Given Binomial expression is

$${\left( {2{x^3} + {3 \over {{x^k}}}} \right)^{12}}$$

General term,

$${T_{r + 1}} = {}^{12}{C_r}{(2{x^3})^r}\,.\,{\left( {{3 \over {{x^k}}}} \right)^{12 - r}}$$

$$ = \left( {{}^{12}{C_r}\,.\,{2^r}\,.\,{3^{12 - r}}} \right)\,.\,{x^{3r - 12k + kr}}$$

For constant term,

$$3r - 12k + kr = 0$$

$$ \Rightarrow k(12 - r) = 3r$$

$$ \Rightarrow k = {{3r} \over {12 - r}}$$

For r = 1, $$k = {3 \over {11}}$$ (not integer)

For r = 2, $$k = {6 \over {10}}$$ (not integer)

For r = 3, $$k = {9 \over {9}}=1$$ (integer)

For r = 6, $$k = {18 \over {6}}=3$$ (integer)

For r = 8, $$k = {24 \over {4}}=6$$ (integer)

For r = 9, $$k = {27 \over {3}}=9$$ (integer)

For r = 10, $$k = {30 \over {2}}=15$$ (integer)

For r = 11, $$k = {33 \over {1}}=33$$ (integer)

So, for r = 3, 6, 8, 9, 10 and 11 k is positive integer.

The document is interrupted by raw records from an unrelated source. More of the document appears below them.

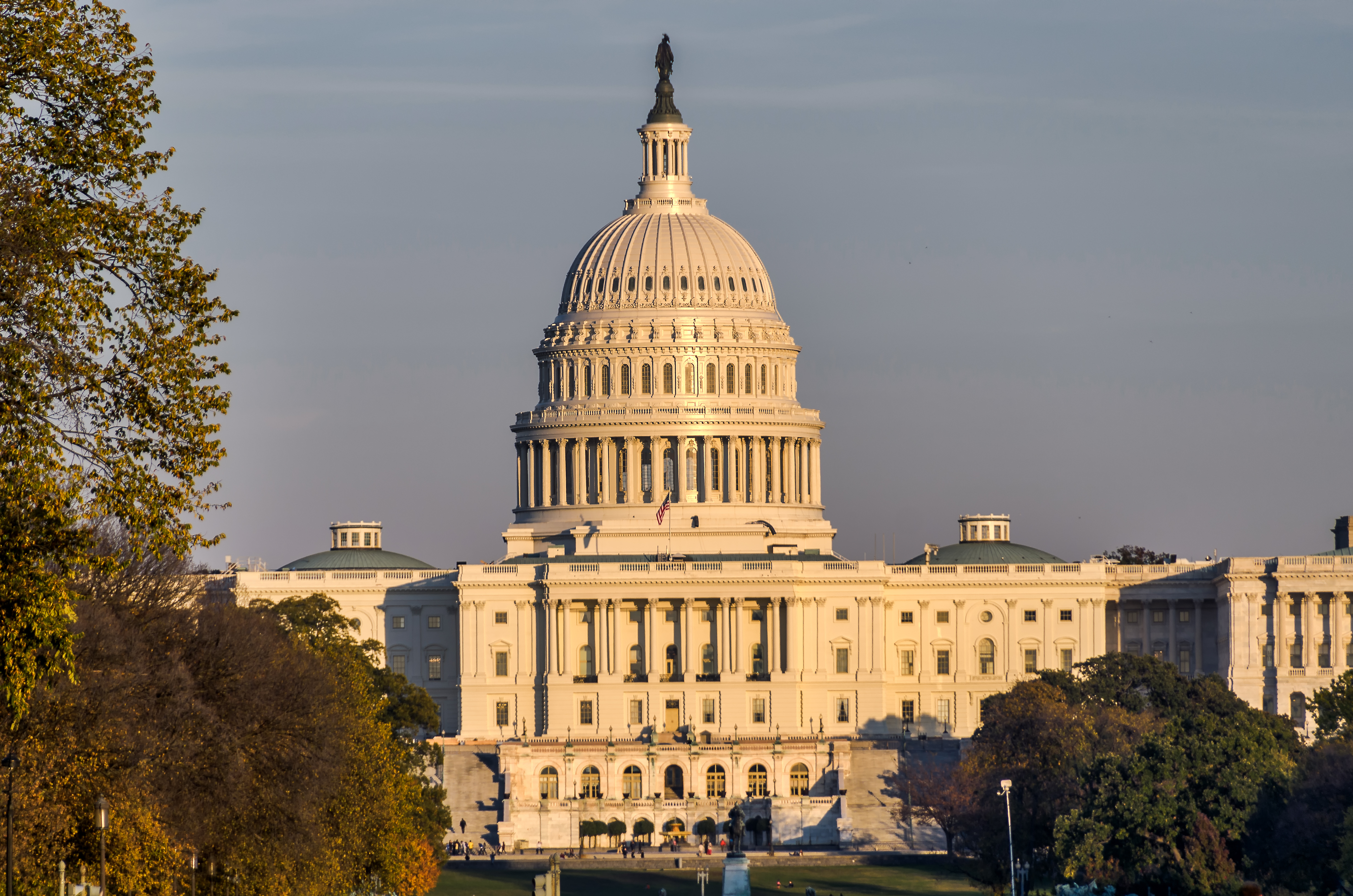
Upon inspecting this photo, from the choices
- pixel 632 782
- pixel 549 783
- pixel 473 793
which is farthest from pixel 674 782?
pixel 473 793

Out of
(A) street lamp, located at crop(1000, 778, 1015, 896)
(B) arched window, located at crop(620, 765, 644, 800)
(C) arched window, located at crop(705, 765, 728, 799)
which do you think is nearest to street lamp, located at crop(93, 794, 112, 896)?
(A) street lamp, located at crop(1000, 778, 1015, 896)

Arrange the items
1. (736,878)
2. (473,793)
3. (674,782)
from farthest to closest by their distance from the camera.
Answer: (674,782)
(473,793)
(736,878)

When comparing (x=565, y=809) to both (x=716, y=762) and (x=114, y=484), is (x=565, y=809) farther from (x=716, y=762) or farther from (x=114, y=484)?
(x=114, y=484)

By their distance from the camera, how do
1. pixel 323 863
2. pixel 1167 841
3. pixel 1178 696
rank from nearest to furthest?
pixel 323 863 < pixel 1167 841 < pixel 1178 696

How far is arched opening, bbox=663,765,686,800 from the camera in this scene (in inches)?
7028

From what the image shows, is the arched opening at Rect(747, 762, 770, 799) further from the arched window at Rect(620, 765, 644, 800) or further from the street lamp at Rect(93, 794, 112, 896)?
the street lamp at Rect(93, 794, 112, 896)

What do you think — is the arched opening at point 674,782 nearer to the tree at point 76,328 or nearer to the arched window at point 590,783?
the arched window at point 590,783

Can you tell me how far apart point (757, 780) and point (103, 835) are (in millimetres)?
106618

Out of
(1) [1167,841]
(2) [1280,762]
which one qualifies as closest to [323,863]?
(1) [1167,841]

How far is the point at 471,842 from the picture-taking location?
166000 mm

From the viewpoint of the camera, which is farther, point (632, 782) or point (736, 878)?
point (632, 782)

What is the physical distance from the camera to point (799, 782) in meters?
177

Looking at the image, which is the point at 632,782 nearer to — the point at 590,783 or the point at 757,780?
the point at 590,783

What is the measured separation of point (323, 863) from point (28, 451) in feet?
158
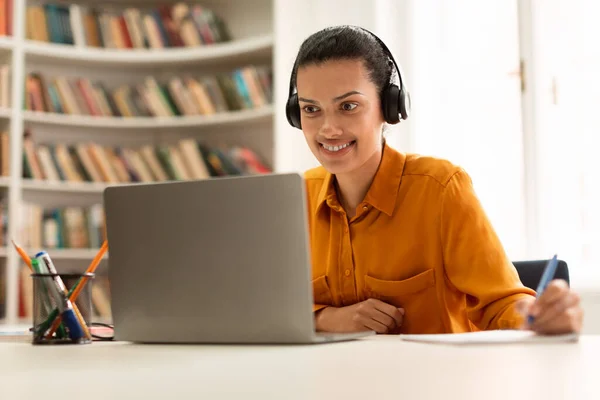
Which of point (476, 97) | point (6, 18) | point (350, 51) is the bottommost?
point (350, 51)

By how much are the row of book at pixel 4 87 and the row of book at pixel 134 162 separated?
0.65ft

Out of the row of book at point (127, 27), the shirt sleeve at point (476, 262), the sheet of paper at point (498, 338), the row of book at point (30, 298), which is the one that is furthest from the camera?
the row of book at point (127, 27)

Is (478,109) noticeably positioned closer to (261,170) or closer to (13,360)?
(261,170)

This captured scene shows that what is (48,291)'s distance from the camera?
3.88 ft

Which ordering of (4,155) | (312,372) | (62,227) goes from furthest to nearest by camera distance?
(62,227)
(4,155)
(312,372)

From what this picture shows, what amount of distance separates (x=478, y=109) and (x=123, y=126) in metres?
1.82

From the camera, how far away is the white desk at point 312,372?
566 millimetres

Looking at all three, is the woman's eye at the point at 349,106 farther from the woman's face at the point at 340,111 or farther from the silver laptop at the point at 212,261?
the silver laptop at the point at 212,261

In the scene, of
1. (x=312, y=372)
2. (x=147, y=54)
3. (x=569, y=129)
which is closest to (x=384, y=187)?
(x=312, y=372)

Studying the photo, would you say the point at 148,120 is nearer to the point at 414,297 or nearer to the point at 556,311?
the point at 414,297

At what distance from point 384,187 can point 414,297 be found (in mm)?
251

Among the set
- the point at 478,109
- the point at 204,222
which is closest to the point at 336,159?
the point at 204,222

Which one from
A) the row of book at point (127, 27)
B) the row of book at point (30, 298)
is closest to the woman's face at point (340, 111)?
the row of book at point (30, 298)

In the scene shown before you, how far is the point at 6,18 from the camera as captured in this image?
3609mm
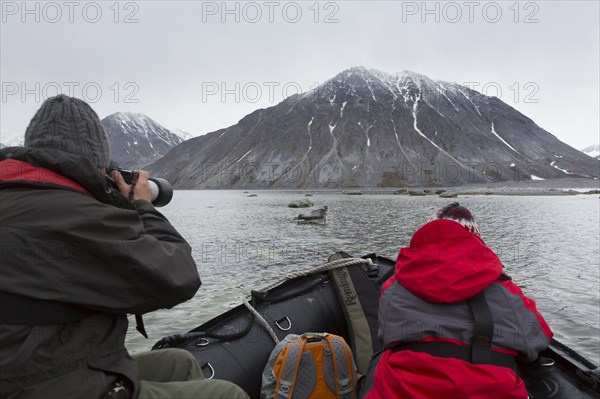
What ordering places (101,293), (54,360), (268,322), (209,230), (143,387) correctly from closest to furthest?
1. (54,360)
2. (101,293)
3. (143,387)
4. (268,322)
5. (209,230)

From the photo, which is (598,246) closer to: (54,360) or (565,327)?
(565,327)

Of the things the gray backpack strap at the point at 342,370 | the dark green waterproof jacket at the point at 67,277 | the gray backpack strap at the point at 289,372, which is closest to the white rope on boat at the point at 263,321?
the gray backpack strap at the point at 289,372

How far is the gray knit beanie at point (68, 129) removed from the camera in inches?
93.7

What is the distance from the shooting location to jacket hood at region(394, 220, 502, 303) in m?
2.69

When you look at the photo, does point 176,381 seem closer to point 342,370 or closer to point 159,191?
point 159,191

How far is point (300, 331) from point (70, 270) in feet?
12.8

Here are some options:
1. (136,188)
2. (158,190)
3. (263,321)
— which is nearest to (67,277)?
(136,188)

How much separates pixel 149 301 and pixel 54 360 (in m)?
0.50

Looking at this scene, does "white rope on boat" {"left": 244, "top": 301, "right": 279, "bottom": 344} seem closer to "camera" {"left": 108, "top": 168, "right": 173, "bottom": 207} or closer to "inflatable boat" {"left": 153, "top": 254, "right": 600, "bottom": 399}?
"inflatable boat" {"left": 153, "top": 254, "right": 600, "bottom": 399}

When k = 1 then r = 3 and constant term is

$$ = {}^{12}{C_3}\,.\,{2^3}\,.\,{3^9}$$

$$ = {{12\,.\,11\,.\,10} \over {3\,.\,2\,.\,1}}\,.\,{2^3}\,.\,{3^9}$$

$$ = 2\,.\,11\,.\,2\,.\,5\,.\,{2^3}\,.\,{3^9}$$

$$ = 11\,.\,5\,.\,{2^5}\,.\,{3^9}$$

$$ = {2^5}\,.\,(55\,.\,{3^9})$$

$$ = {2^5}(l)$$

$$ \ne {2^8}\,.\,l$$

When x = 3 then r = 6 and constant term

$$ = {}^{12}{C_6}\,.\,{2^6}\,.\,{3^6}$$

$$ = {{12\,.\,11\,.\,10\,.\,9\,.\,8\,.\,7} \over {6\,.\,5\,.\,4\,.\,3\,.\,2\,.\,1}}\,.\,{2^6}\,.\,{3^6}$$

$$ = {2^8}\,.\,231\,.\,{3^6}$$

$$ = {2^8}(l)$$

When k = 6 then r = 8 and constant term

$$ = {}^{12}{C_8}\,.\,{2^8}\,.\,{3^4}$$

$$ = {{12\,.\,11\,.\,10\,.\,9} \over {4\,.\,3\,.\,2\,.\,1}}\,.\,{2^8}\,.\,{3^4}$$

$$ = {2^8}\,.\,55\,.\,{3^6}$$

$$ = {2^8}(l)$$

When x = 9 then r = 9 and constant term

$$ = {}^{12}{C_9}\,.\,{2^9}\,.\,{3^3}$$

$$ = {{12\,.\,11\,.\,10} \over {3\,.\,2\,.\,1}}\,.\,{2^9}\,.\,{3^3}$$

$$ = {2^{11}}\,.\,55\,.\,{3^3}$$

Here power of 2 is 11 which is greater than 8. So, k = 9 is not possible.

Similarly for k = 15 and k = 33, $${2^8}\,.\,l$$ form is not possible.

$$\therefore$$ k = 3 and k = 6 is accepted.

$$\therefore$$ For 2 positive integer value of k, $${2^8}\,.\,l$$ form of constant term possible.